We all know that bioinformatics and computational biology are here to stay and that their impact on scientific thought and direction will be increasing in the future. Since there is a lot of interdisciplinary research being undertaken by folks who participate in this forum, I am curious as to what big and interesting biological problems folks think will be best solved either directly by computational approaches or in an integrated computational and bench science environment. Of course, I know that the answer to this is "everything", but I am really curious about specific questions in your field of interest.
I can't resist :-)
We'll get a answer for the "Ultimate Question of Bioinformatics, the Universe, and Everything.":
"Did you use 0 or 1 as the starting index of your annotation file ?"
edit: that was just for fun, please, don't upvote
I think one of the most under-served areas right now is complex visualizations of enormous and related data sets. It's something I have been thinking a lot about (but not solving, of course).
Directions I like:
*Tip of the Week: Caleydo for gene expression and pathway visualization I wish I had a tool with 5 planes where I could put all the resources I use and visualize them at once. And connect pieces somehow.
*Video Tip of the Week: MizBee Synteny Browser Miriah Meyer has some cool stuff going on.

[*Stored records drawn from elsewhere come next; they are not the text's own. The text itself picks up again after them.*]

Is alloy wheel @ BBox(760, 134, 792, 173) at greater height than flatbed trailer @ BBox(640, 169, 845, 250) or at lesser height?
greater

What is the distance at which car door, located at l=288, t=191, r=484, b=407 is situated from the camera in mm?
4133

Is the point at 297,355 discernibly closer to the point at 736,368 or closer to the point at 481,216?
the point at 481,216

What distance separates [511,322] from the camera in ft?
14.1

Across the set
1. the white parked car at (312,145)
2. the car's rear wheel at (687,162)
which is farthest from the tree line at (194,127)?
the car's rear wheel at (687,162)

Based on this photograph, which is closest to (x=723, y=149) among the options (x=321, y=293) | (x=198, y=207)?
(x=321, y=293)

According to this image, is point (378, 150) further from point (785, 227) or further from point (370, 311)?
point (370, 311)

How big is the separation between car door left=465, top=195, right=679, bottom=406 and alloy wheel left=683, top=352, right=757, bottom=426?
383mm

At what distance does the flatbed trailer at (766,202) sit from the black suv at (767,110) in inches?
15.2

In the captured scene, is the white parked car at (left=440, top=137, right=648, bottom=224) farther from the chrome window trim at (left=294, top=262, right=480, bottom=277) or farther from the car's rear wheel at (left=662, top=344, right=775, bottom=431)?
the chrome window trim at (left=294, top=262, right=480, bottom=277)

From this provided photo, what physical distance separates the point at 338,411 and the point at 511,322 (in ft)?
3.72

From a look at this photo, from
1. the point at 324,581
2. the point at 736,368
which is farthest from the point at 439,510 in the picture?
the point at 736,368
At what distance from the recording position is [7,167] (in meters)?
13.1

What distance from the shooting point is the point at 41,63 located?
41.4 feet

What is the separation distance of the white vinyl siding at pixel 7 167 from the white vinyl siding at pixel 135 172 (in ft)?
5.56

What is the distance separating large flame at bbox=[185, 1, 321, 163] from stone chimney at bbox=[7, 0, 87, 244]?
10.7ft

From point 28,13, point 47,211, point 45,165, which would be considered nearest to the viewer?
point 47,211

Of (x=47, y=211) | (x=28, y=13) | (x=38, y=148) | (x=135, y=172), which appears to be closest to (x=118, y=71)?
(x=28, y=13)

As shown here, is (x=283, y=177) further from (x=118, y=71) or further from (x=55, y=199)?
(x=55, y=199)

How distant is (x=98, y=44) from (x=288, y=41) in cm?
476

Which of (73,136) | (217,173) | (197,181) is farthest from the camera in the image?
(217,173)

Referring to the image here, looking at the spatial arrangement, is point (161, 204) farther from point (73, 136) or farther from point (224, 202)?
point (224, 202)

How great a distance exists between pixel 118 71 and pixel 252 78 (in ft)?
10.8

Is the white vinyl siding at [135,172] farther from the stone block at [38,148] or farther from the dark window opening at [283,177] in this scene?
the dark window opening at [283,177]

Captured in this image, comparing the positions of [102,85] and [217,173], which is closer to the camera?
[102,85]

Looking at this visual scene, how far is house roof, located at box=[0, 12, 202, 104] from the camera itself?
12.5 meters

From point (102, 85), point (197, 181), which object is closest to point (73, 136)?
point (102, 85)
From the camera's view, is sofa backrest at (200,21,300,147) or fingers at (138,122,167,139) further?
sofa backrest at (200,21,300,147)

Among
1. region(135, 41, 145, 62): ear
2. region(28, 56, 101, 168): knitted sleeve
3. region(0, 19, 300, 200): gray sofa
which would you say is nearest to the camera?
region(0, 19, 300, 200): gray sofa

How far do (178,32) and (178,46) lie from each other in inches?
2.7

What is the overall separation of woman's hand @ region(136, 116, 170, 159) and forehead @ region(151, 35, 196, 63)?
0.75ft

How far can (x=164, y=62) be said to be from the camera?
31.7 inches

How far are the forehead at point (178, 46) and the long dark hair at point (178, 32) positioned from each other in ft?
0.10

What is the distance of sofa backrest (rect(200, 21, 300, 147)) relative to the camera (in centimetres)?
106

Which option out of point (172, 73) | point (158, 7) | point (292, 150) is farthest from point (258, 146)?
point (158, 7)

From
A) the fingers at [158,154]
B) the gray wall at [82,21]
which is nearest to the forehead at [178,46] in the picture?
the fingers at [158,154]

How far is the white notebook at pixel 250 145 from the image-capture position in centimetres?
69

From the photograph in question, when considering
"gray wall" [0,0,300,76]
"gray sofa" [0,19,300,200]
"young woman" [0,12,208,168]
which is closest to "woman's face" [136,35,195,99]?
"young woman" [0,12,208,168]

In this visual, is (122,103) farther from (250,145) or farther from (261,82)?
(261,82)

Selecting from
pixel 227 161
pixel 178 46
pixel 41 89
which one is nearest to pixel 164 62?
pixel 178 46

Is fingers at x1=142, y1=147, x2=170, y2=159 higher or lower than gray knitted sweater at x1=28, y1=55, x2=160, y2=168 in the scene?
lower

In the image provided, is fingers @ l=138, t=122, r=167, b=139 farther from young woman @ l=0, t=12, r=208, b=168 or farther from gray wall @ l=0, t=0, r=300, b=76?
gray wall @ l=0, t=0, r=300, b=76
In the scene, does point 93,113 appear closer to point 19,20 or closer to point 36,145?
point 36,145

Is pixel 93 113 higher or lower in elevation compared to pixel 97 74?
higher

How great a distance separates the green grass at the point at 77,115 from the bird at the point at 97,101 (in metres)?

But it struck me again most recently on the mitochondrial transcriptome. In mitochondria you need both nuclear and mitochondrial genes in the same space, but in no current browser can you really consider both genomes, you know?
I think that's going to be necessary to get more of the bench biologists with the domain knowledge to use the huge volumes of data to crack more problems in general.
More specifically I think a number of answers in cancer biology are going to come out of the big sequencing projects. But those may be mechanism solutions and not cures at this point, though. I would like to see that progress very much, I think that's what taxpayers really want from us.
Here are a few that I am betting on being growth areas....
- what is the recent evolutionary history of humans and other species? (population genomics)
- what are the role of unculturable microbes in human health, plant and animal pathology, ecological and environmental processes? (metagenomics)
- how to we integrate and aggeregate information distributed over the bioscience literature? (text mining)
- what is the mechanistic basis of chromatin remodelling on gene expression? (epigenomics)
Related to the forward genetics response.
As we identify sequence variation/mutation that is correlated with phenotype, one 'next question' that emerges is how these variations affect the molecular function of the gene at the protein or possibly RNA level. For example, if a gene is recurrently mutated in a disease by a non-conservative amino acid substitution. Does this result in gain-of-function or loss-of-function? How has this function been conferred or lost? What is it about the 3D structure, interaction partners, dimerization potential, etc. of the protein that is changed by mutation? Does this change alter the way small molecule inhibitors will interact with the protein? Does it suggest the possibility of a novel drug? How can we predict what that drug might look like without random compound library screening in the lab?
All of these questions relate to the fairly old structure-function relationship problem of molecular biology. Currently very expensive and lengthy wet lab work is required to address them. But we need to be addressing these problems computationally to be more systematic and speed up discovery and clinical translation...
As an evolutionary biologist working on large ecosystems, I see two very important questions that computational biology will allow to tackle:
What is the (most probable) "genealogy" for life on earth? Use massive amounts of molecular data to deduce scenarii for the evolution of life on earth.
Can we describe ecosystems as networks of biomolecular interactions and transformations? As the biosphere plays an important role in the processes shaping Earth chemistry and climate, building models describing the main ecosystems at a biomolecular level will be a major breakthrough.
One of the biggest questions of all is
forward genetics, the ability to identify the gene or set of genes that are responsible for a particular phenotype. There is a wide array of approaches in this field, but next generation sequencing has made some of them very affordable these days. Dan Koboldt (massgenomics) wrote a list of disease-causing mutations discovered by NGS+bioinformatics approaches in 2011:
One big question that we should be able to start to answer in the near future is what role regulatory variation and mutations play in disease (and other) phenotypes. This is currently receiving only a tiny fraction of people's attention as everyone rushes for the low-hanging fruit of coding mutations. However, soon that fruit will be picked. As declining costs allow us to sequence whole genomes in great numbers (instead of just exomes) we will (finally) be able to start turning more attention to the regulome.
Since nobody mentioned anything in the field of high performance computational biology, I think that the questions that this discipline will be able to answer in the next decade will be;
- can we predict protein structure from sequence?
- can we predict bio/macromolecular dynamics in a scale in which we can compare with experimental data?